# Start of Document extract

# 17 HMR tracker pistol



## JWilson (Apr 28, 2013)

What's y'all opinion on a 17 HMR for hog hunting. I have seen people kill them with 17 hmr rifles but not a handgun. I was going to go with the 20 grain bullet behind the ear and keeping shots within 80 yards or so.


----------



## Flaustin1 (Apr 28, 2013)

Itll lay em down.  No problem at all.


----------



## Big7 (May 13, 2013)

NOT ME! A big sow and that pea-shooter + some baby's and you on the ground = BAD DAY for you!


----------



## JWilson (May 17, 2013)

Big 7 what's that got to do with anything. I dout a bow would stop a charging hog but tons of people hunt hog with them.  I have killed a good many hogs with 22 mags and 17 hmr rifles but not a pistol that is why I asked the question about the handgun.


----------



## Theodore981 (May 19, 2013)

Very adequate round, with parameters.

Questions are:

Can you hit a hog at range, behind the ear (that's a what...1/2" - 1-1/2" quickly moving target)

Can you stop a charging hog with 1 or 2 shots to the chest (that'a ALL you're gonna get on a charging animal, and very quickly aimed).

Me, I wouldn't trust the tool for the task.  I want to be able to seriously thump some heavy lead into my quarry.

Not talking about a defensive survival shot here.  Talking about intentionally hunting, for meat.  Big difference there.

Your quarry deserves your best, no matter what it is.


----------



## buckeroo (May 20, 2013)

17HMR is an absolutely devastating round for hogs. I cant speak personally for the pistol aspect, but I can for a rifle. a 17 will destroy a hog. 

My last two hogs were taken with my 17 at 80 and 90 yards. They hit the ground and didnt move.


----------



## panhead501 (May 31, 2013)

A pistol, especially a revolver, will not have the velocity that the rifles have.  I would think this would make a difference at the longer yardages.

# End of Document extract

Task requirements:
• A. For each statement, say yes or no to whether it agrees with the 17 HMR thread, and quote the words from the thread that decide it. (i) JWilson intended to keep shots within roughly 80 yards. (ii) buckeroo has personal experience taking hogs with a 17 HMR pistol. (iii) panhead501 expects a pistol to have more velocity than a rifle.
• B. Continue the forum thread about using a 17 HMR pistol on hogs, beginning after the last post shown.
The lines after this point have no connection to the 17 HMR thread.

# Start of Record extracts

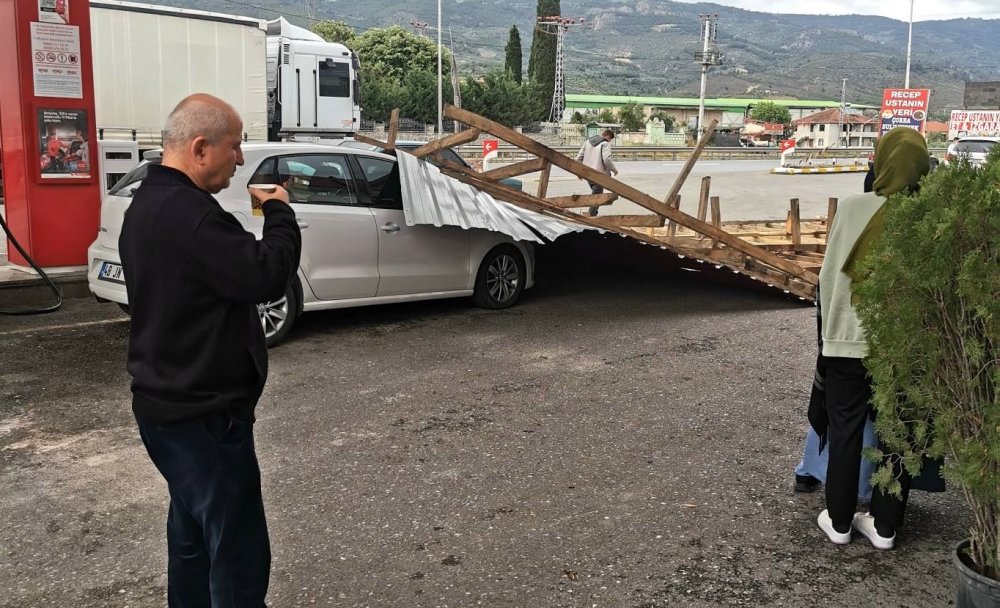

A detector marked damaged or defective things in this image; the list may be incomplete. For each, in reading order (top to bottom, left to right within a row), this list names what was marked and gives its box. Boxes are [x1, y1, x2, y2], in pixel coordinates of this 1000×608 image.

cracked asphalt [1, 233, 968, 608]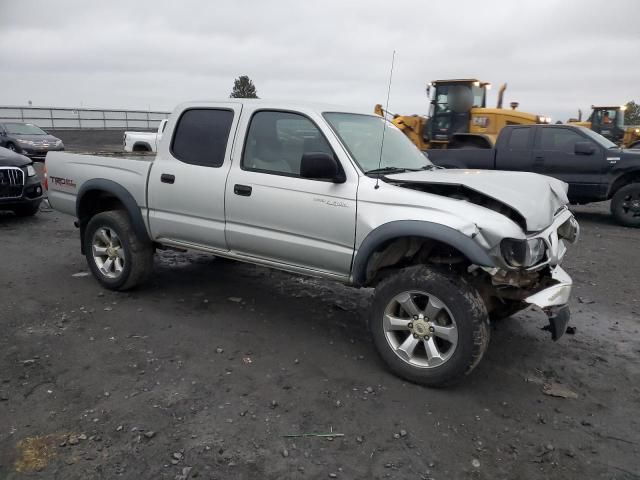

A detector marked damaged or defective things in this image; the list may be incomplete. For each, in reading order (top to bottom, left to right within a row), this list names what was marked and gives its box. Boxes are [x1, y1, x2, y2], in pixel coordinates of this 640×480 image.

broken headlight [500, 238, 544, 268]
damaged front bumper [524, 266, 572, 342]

# End of Record extracts

Answers:
• A.
(i) Yes: "keeping shots within 80 yards or so"
(ii) No: "I cant speak personally for the pistol aspect"
(iii) No: "A pistol, especially a revolver, will not have the velocity that the rifles have."

• B.
----------



## LanceColeman (Jun 1, 2013)

panhead501 said:


> A pistol, especially a revolver, will not have the velocity that the rifles have.  I would think this would make a difference at the longer yardages.



And the primary devastation provided by the 17HMR round can be attributed to it's VELOCITY. Therefore you sir are talking in the right direction as far as where issues are going to come from.


----------



## JWilson (Jul 20, 2013)

Well 25 more days till I find out if the pistol will cut the mustard. I will keep y'all posted.


----------



## rosewood (Jul 20, 2013)

A .17hmr is a varmint round, it is designed to kill ground hogs and the like, not wild hogs.  Sure it may work, but it is going to take a well placed shot.  I shot a 150lb boar hog with a .357 mag rifle, hit him 3 times, at 50 yards, about 30 and 10 before he finally stayed down.  All were kill shots, he just kept coming.  I would venture to say at 80 yards, a skull shot might not even penetrate.  I have also shot them with a .22 mag at point blank range in the trap and them not go down on the 1st shot.


----------



## turhntng (Aug 7, 2013)

I would not try to shoot a hog with a 17hmr.  I have rifle and it is great for what it is but it would not be my first or second choice for a hog.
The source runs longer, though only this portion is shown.